==== Text provided ====

Robert Coleman Foster I (July 8, 1769 – September 27, 1844) was a prominent Nashville, Tennessee, attorney and politician.

Biography
Foster was born in Virginia on July 8, 1769. He was married to Ann Hubbard. He settled near Bardstown, Kentucky, where his son Ephraim was born in 1794, before moving his family to Nashville in 1797.  He was one of Nashville's earliest residents, and one of the original twelve trustees of Davidson Academy, which eventually became Peabody College, and eventually part of Vanderbilt University.

Foster was elected to the Tennessee General Assembly as a member of Tennessee House of Representatives, serving from 1803 to 1807, including a term as speaker of the House in the 6th General Assembly, from 1805 to 1807. He served in the Tennessee Senate in the 8th, 9th, 10th, and 16th General Assemblies (1809–1815 and 1825–1827) and was elected Speaker of the Senate in 1813 and 1825. He was a candidate for governor in 1815 and 1817, running unsuccessfully against Joseph McMinn.

==== Provided information ====

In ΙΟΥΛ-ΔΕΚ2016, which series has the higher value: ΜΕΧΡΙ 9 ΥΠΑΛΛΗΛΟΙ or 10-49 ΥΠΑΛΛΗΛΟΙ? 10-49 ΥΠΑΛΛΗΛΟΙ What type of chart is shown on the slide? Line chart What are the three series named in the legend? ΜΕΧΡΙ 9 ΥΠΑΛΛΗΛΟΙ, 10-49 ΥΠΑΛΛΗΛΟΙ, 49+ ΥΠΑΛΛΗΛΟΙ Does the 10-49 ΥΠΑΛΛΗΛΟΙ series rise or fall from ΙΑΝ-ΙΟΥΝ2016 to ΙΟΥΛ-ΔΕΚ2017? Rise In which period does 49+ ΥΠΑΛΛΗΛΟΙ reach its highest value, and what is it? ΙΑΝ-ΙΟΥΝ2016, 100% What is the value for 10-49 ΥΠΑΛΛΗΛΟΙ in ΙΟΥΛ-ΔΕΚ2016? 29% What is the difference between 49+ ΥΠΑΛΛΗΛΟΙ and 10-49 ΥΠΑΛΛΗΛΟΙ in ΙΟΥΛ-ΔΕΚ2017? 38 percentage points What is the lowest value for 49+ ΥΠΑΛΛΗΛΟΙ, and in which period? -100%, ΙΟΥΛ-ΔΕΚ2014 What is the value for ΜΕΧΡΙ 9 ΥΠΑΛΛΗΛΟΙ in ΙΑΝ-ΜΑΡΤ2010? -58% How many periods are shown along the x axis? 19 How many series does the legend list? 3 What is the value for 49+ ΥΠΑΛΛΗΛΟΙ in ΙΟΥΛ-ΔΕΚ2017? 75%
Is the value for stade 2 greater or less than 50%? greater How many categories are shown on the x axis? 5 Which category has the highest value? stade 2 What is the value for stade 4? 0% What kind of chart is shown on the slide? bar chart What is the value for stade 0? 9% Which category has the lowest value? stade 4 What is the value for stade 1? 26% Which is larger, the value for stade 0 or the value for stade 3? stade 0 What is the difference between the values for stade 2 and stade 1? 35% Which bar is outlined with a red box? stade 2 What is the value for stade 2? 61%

====
==== Provided information ====

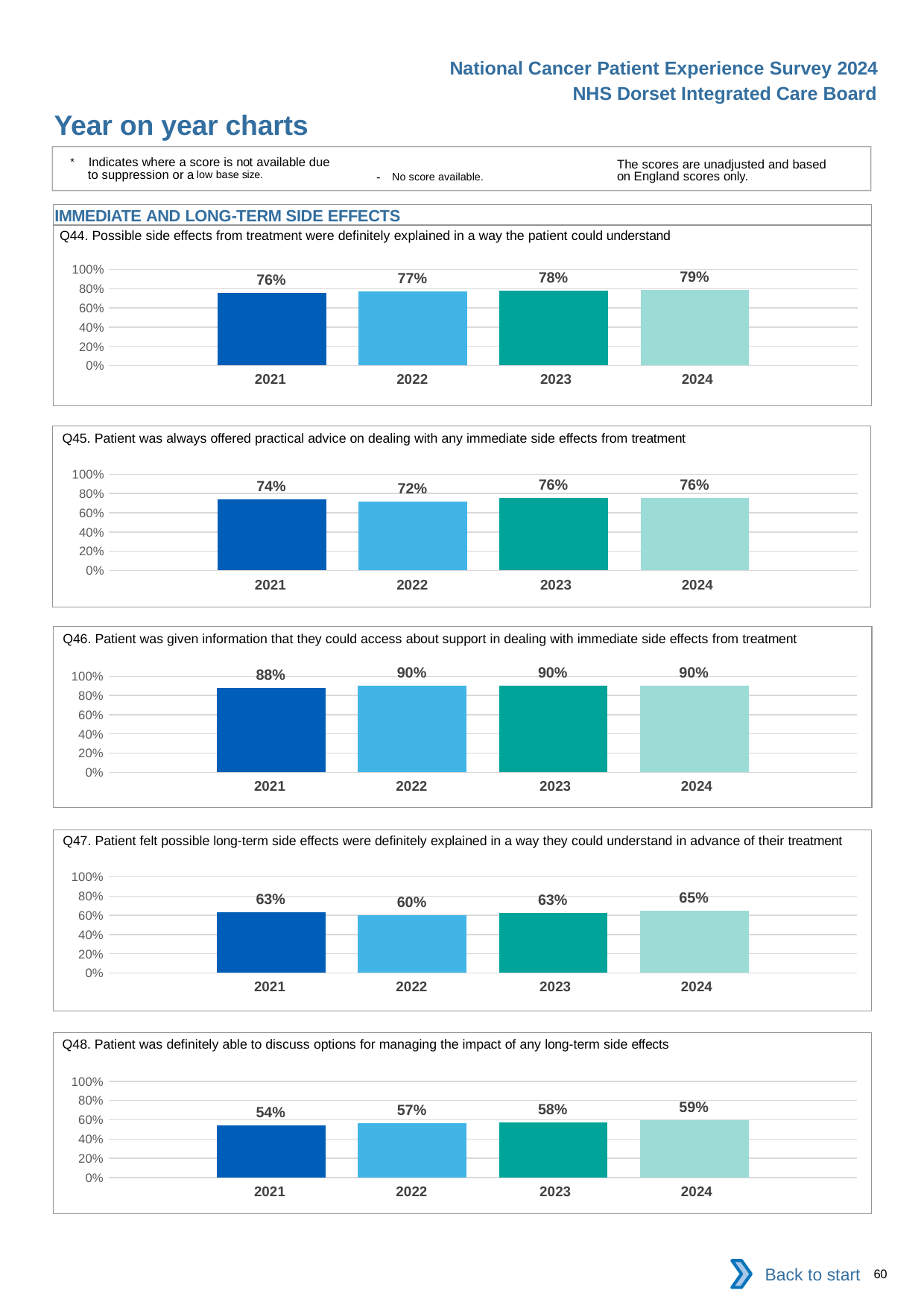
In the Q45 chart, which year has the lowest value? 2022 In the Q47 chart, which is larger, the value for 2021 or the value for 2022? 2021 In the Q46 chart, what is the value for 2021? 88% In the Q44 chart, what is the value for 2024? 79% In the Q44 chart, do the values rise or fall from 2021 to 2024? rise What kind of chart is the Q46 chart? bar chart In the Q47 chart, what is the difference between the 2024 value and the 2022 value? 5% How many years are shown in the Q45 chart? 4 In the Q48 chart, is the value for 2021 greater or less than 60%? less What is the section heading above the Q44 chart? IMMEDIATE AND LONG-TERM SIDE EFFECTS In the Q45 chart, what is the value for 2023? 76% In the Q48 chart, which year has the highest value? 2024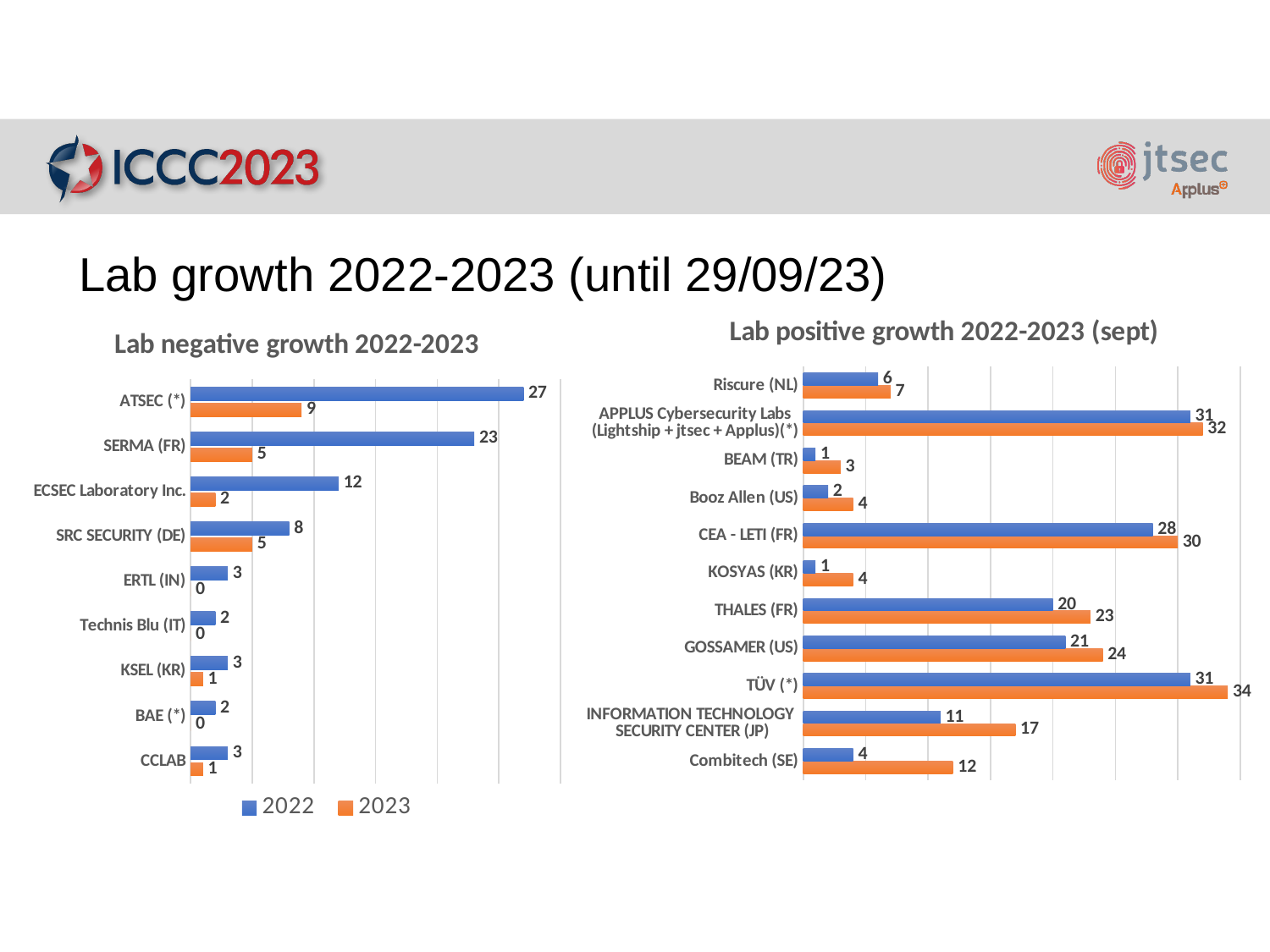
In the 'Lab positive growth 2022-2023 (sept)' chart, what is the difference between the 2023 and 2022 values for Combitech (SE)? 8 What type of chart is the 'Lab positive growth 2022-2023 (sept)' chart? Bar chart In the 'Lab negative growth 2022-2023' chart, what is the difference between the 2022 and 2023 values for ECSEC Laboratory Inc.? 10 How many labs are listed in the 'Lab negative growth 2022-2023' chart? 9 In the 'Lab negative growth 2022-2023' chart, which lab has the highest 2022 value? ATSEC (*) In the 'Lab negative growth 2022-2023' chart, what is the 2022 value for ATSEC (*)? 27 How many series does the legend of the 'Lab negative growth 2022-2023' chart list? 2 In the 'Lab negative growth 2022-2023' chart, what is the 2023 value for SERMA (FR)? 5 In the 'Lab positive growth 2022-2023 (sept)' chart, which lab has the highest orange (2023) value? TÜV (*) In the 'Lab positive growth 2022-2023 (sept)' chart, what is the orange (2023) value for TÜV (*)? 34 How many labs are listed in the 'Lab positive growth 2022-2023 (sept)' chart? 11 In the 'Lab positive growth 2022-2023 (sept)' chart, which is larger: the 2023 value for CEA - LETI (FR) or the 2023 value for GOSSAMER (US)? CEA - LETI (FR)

====

_Problems to work on_:
(1) According to the Foster biography, who did Foster run against unsuccessfully for governor?
(2) Repeat the stretch of the Foster biography from "Robert Coleman Foster" through "of Vanderbilt University." word for word.
(3) Do these statements agree with the Foster biography? (a) Foster was speaker of the House in the 6th General Assembly. (b) Foster won the governorship in 1817. (c) Foster's son Ephraim was born in Nashville. For each, answer yes or no and quote the words that decide it.

_Answer section_:
(1) Joseph McMinn

(2)
Robert Coleman Foster I (July 8, 1769 – September 27, 1844) was a prominent Nashville, Tennessee, attorney and politician.

Biography
Foster was born in Virginia on July 8, 1769. He was married to Ann Hubbard. He settled near Bardstown, Kentucky, where his son Ephraim was born in 1794, before moving his family to Nashville in 1797.  He was one of Nashville's earliest residents, and one of the original twelve trustees of Davidson Academy, which eventually became Peabody College, and eventually part of Vanderbilt University.

(3)
(a) Yes: "including a term as speaker of the House in the 6th General Assembly, from 1805 to 1807"
(b) No: "He was a candidate for governor in 1815 and 1817, running unsuccessfully against Joseph McMinn."
(c) No: "He settled near Bardstown, Kentucky, where his son Ephraim was born in 1794"